Physical Activity. People can use exercise to stifle the buildup of stress in several ways. Exercise, such as taking a brisk walk shortly after feeling stressed, not only deepens breathing but also helps relieve muscle tension.
Social Support. Confidants, friends, acquaintances, co-workers, relatives, spouses, and companions all provide a life-enhancing social net—and may increase longevity.
Organize Your Life. Disorganization is guaranteed to add to the stress in life. Simple techniques, such as time management, can be wonderful de-stressors. A simple way to do this is to make a list every evening of what you need to do the next day. Another great de-stressor is to tidy up. Clutter causes stress because you can’t find things and because it creates a negative picture in your mind that puts you on edge.

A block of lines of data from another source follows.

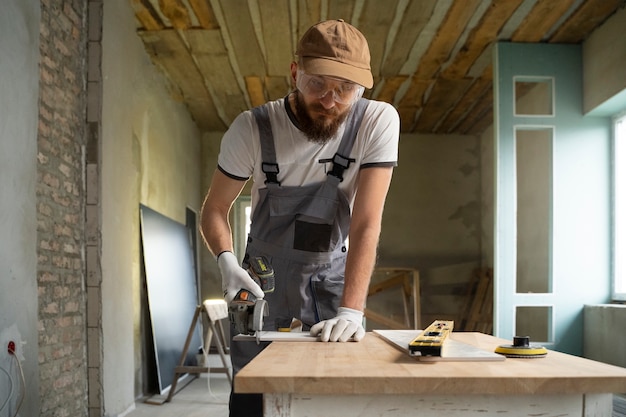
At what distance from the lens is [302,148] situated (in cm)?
198

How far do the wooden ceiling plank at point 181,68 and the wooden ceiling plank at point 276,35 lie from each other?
2.34ft

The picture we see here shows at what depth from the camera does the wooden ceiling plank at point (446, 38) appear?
468 centimetres

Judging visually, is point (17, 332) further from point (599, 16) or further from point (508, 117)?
point (599, 16)

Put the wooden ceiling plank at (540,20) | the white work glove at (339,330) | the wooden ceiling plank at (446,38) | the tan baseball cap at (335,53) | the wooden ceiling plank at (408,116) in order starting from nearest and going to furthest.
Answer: the white work glove at (339,330) < the tan baseball cap at (335,53) < the wooden ceiling plank at (540,20) < the wooden ceiling plank at (446,38) < the wooden ceiling plank at (408,116)

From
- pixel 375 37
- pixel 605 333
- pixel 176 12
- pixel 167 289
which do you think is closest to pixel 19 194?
pixel 176 12

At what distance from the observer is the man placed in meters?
1.88

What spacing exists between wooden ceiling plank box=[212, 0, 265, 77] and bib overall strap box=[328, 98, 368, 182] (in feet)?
9.68

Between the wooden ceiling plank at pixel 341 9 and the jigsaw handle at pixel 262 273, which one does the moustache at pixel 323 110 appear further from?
the wooden ceiling plank at pixel 341 9

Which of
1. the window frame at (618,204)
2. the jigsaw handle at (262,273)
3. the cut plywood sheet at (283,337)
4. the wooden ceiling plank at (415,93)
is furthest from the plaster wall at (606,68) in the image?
the cut plywood sheet at (283,337)

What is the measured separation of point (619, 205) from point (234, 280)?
13.3 ft

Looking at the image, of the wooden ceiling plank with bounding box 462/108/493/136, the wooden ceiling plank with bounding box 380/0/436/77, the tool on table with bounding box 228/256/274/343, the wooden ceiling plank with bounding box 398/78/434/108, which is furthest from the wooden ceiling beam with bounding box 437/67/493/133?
the tool on table with bounding box 228/256/274/343

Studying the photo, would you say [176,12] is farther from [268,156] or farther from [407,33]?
[268,156]

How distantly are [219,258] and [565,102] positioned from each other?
155 inches

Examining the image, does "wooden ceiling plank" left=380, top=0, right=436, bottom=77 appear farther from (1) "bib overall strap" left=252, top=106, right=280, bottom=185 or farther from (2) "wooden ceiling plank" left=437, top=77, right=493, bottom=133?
(1) "bib overall strap" left=252, top=106, right=280, bottom=185
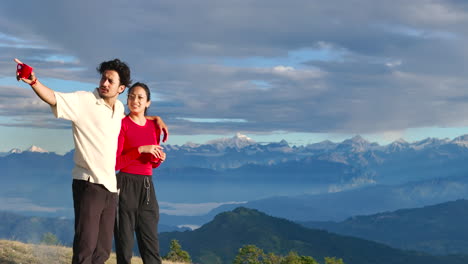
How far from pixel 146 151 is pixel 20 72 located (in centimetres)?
308

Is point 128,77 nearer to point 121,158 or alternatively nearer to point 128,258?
point 121,158

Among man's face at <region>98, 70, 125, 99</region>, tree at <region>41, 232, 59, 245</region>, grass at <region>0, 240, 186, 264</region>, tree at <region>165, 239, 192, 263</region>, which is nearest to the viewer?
man's face at <region>98, 70, 125, 99</region>

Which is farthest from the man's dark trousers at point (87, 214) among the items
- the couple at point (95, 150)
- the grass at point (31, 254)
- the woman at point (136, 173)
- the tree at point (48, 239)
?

Gratitude. Developing an “Attitude of Gratitude” can have an amazing effect on one’s stress levels. Focusing on the things that are going right helps us to realize that things are not as bad as they appear. Learning to appreciate all you do have, and to stop focusing on the things you don’t have, will have a major impact on reducing your stress levels.
Music. Music can evoke strong feelings of pleasure in us. You don’t need a music therapist; simply create a play list of soothing music, then sit back and allow the music to work its wonders on you.
Diet. Diet plays a significant role in stress. Cutting down on processed, packaged and fast foods will not only reduce your stress levels but also help to improve your overall health. Increasing the amount of fresh foods and whole grains in your diet will help improve your mood, give you more energy and improve your ability to cope with stress.
Sleep. Too little sleep leads to irritability, depression and reduced ability to perform mentally and physically, as well as ill health. Start by establishing bedtime routines that tell your brain that it’s time to go to sleep. Things that will assist are going to bed at the same time every night, avoiding eating too late and not watching TV just before going to bed.
Hobbies and activities. People who have an interesting hobby or activity have been found to have less stress and are able to handle stress better than those who don’t. Even more effective are activities that involve other people, as the social interaction helps to shift the focus off one’s self and one’s problems.
If you’re not sure if stress is the cause, or if you’ve taken steps to control your stress but your symptoms continue, see your doctor.
Suicide is a tragic reaction to stressful life situations—and all the more tragic because suicide can be prevented. Learn suicide warning signs and how to reach out for immediate help and professional treatment. You may save a life—your own or someone else’s.